**Work required:** Would you repeat the entries below exactly and omit the pictures?

◇ ◇ ◇ ◇ ◇

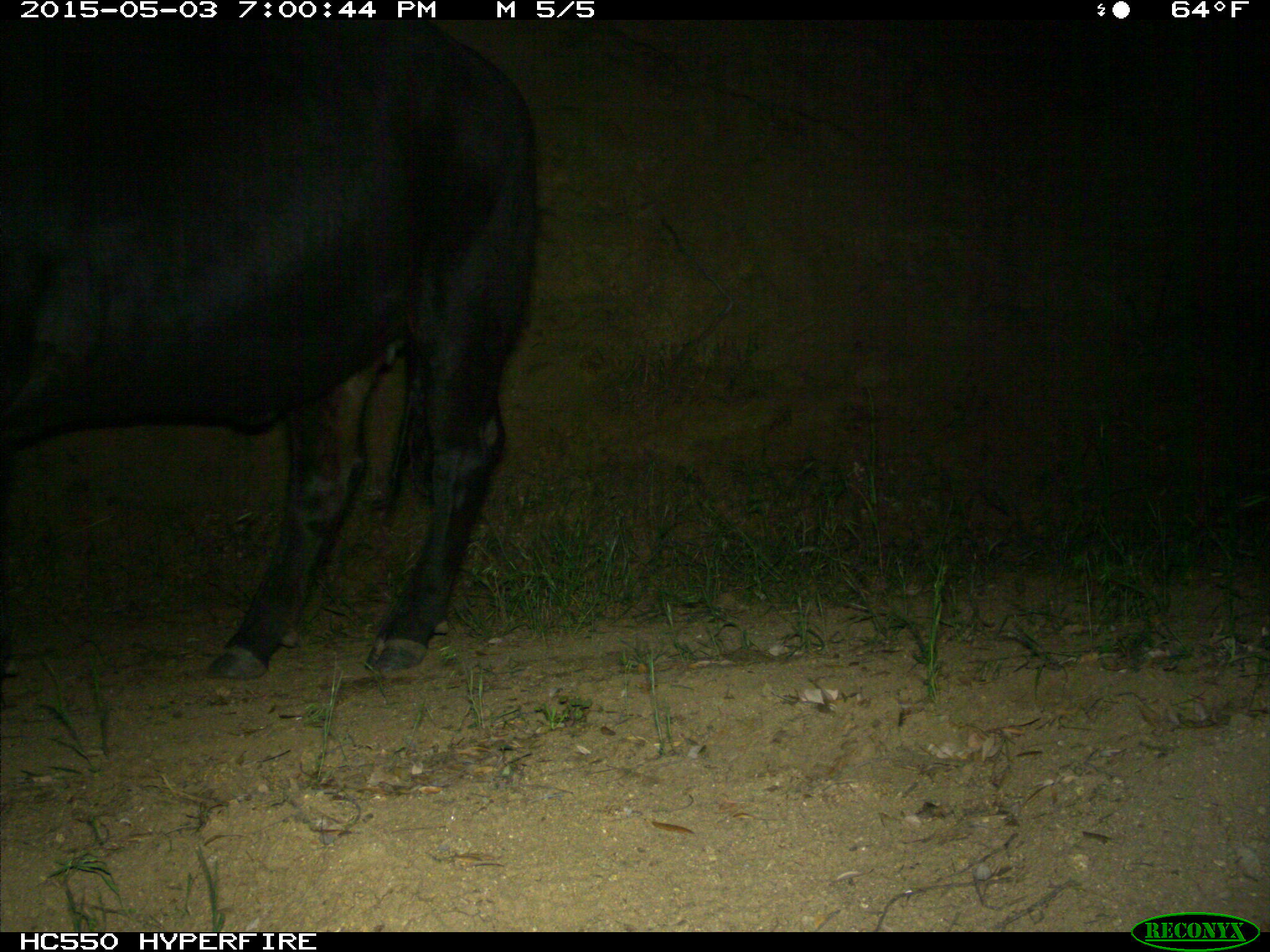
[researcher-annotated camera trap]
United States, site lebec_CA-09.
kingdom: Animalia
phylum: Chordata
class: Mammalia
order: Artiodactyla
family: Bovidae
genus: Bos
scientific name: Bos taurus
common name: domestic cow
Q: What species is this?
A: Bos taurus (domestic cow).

◇ ◇ ◇ ◇ ◇

**Written answer:**
[researcher-annotated camera trap]
United States, site lebec_CA-09.
kingdom: Animalia
phylum: Chordata
class: Mammalia
order: Artiodactyla
family: Bovidae
genus: Bos
scientific name: Bos taurus
common name: domestic cow
Q: What species is this?
A: Bos taurus (domestic cow).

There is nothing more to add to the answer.